Napa.js: A multi-threaded JavaScript runtime

ridiculous_fish · on Oct 27, 2022

This appears to be based on completely isolated runtimes. Note this line from fibonacci-recursive:

    // Broadcast function declaration of 'fibonacci' to napa workers.
    zone.broadcast(fibonacci.toString());

This "serializes" the function `fibonacci` as a string (!) and then `eval`s it in all the workers; this has some obvious limitations. Anyways about the same level as WebWorker.

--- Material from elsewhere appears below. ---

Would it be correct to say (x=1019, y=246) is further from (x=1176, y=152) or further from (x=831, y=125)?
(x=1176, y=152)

Filip Pizlo probably has outlined the best attempt at how real multithreaded JS might work: https://webkit.org/blog/7846/concurrent-javascript-it-can-wo...

fulafel · on Oct 27, 2022

In https://github.com/microsoft/napajs/blob/master/docs/api/tra... it sounds like there aren't completely isolated runtimes - "JavaScript standard built-in objects in the whitelist can be transported among napa workers transparently" and it seems to imply they are not transported via serialization but via a sharing mechanism leveraging multiple threads in the same runtime.

(And also it talks about implementing your own Transportable classes)

esailija · on Oct 27, 2022

Yeah, this could have been a small npm package for node. Node already supports workers that communicate with serialization or shared array buffers+locks.

inglor · on Oct 27, 2022

Napa is mostly abandoned and predates Node.js having native multi-threaded support and worker_threads.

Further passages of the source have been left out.